Multi-Chain Motif Scaffolding

  • Protein binder design is modeled as a multi-chain motif scaffolding problem.
  • The target protein or peptide is considered as the motif, while the model designs a second chain that packs well against it.
  • This approach showed promising results with an improved experimental success rate compared to other methods.

Experimental Success

  • The new protocol demonstrated an order of magnitude improvement in experimental success against therapeutically relevant targets.
  • Tens of percents of successes were achieved experimentally with a batch of 10,000 designs, which was previously unheard of.
  • Strongest hits for each target showed diverse binding interactions and docking folds.

Cryo-EM Validation and Peptide Binding

This section highlights cryo-electron microscopy validation and peptide binding using RF diffusion.

Cryo-EM Validation

  • A cryo-electron microscopy structure was solved for a flu binder against flu hemoglobin A.
  • The RF diffusion-produced binder closely matched the atomic structure, validating the accuracy of structures generated by RF diffusion.

Peptide Binding

  • RF diffusion was used to make binders to therapeutically or diagnostically relevant peptides.
  • The protocol involved inputting the peptide structure into the network and designing a fold around it.
  • Efficient design campaigns for binders were achieved with high success rates experimentally.

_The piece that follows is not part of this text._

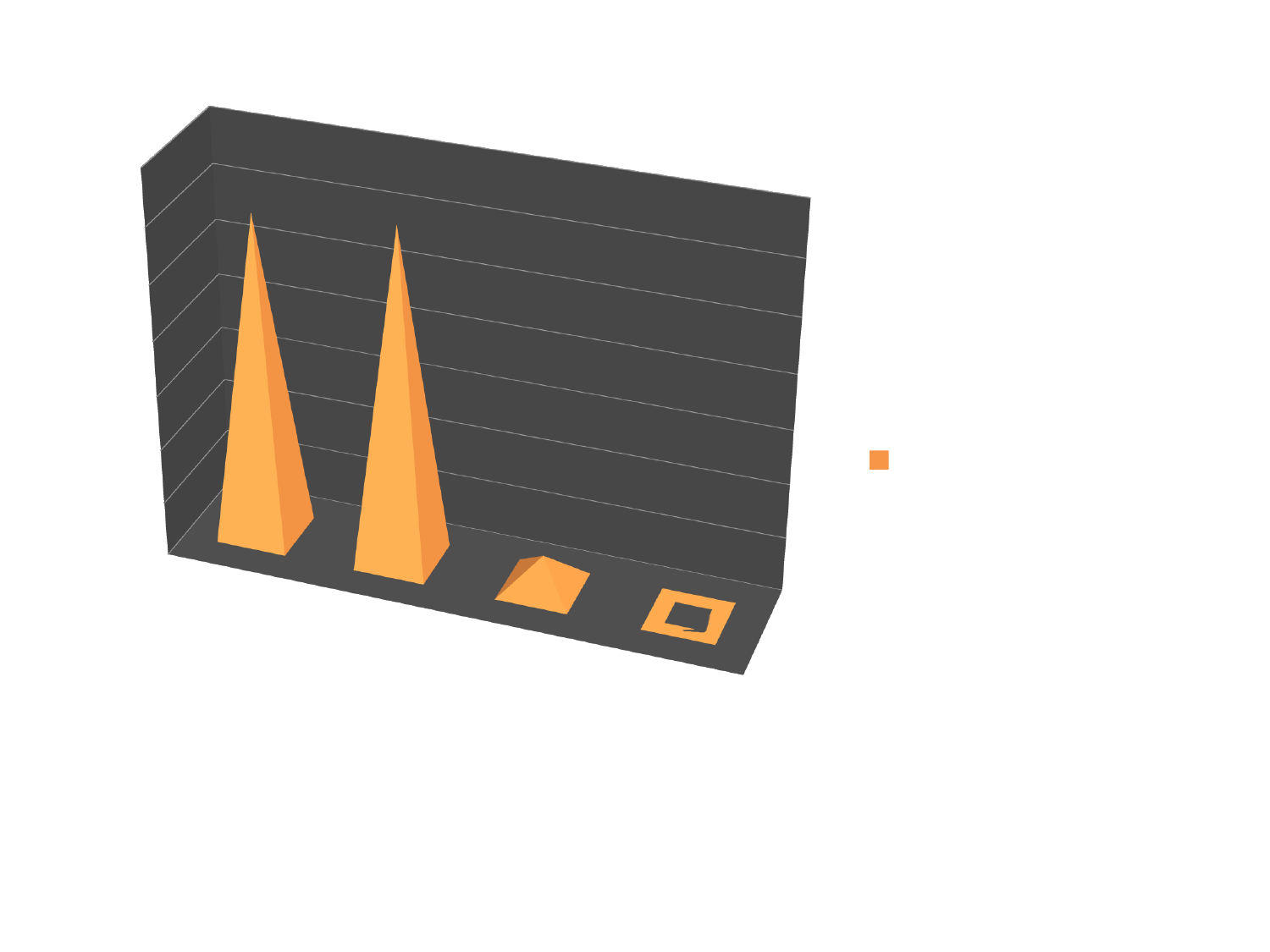
Which is larger, the second bar from the left or the third bar from the left? second Which bar is the lowest: the first, second, third or fourth from the left? fourth How many series does the legend list? 1 How many bars (categories) are plotted in the chart? 4 What colour are the bars in the chart? orange Which is larger, the third bar from the left or the fourth bar from the left? third Which bar is the tallest: the first, second, third or fourth from the left? second What kind of chart is shown on the slide? bar chart What shape are the bars drawn as in this 3D chart? pyramids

Due to limitations in available timestamps, some sections may not have specific timestamps associated with them.

Protein Backbone Generation with RF-Diffusion

In this section, the speaker discusses the advancements in protein backbone generation using RF-Diffusion and its superior performance compared to previous methods.

Advancements in Protein Backbone Generation

  • The speaker highlights that RF-Diffusion has shown a significant improvement in generating protein backbones without any optimization in the wet lab.
  • This method outperforms previous computational and experimental methods across a wide range of tasks.
  • RF-Diffusion leverages advances in protein structure prediction, including data representation, training strategies, and even weights.

Continuous Improvement

  • The speaker mentions ongoing efforts to further improve the model through sampling and training techniques.
  • A new model has been discovered that performs even better than the previous version on benchmarks.
  • The code for the model will be released along with the publication of the paper.

Timestamps are provided for each bullet point to help locate specific parts of the video.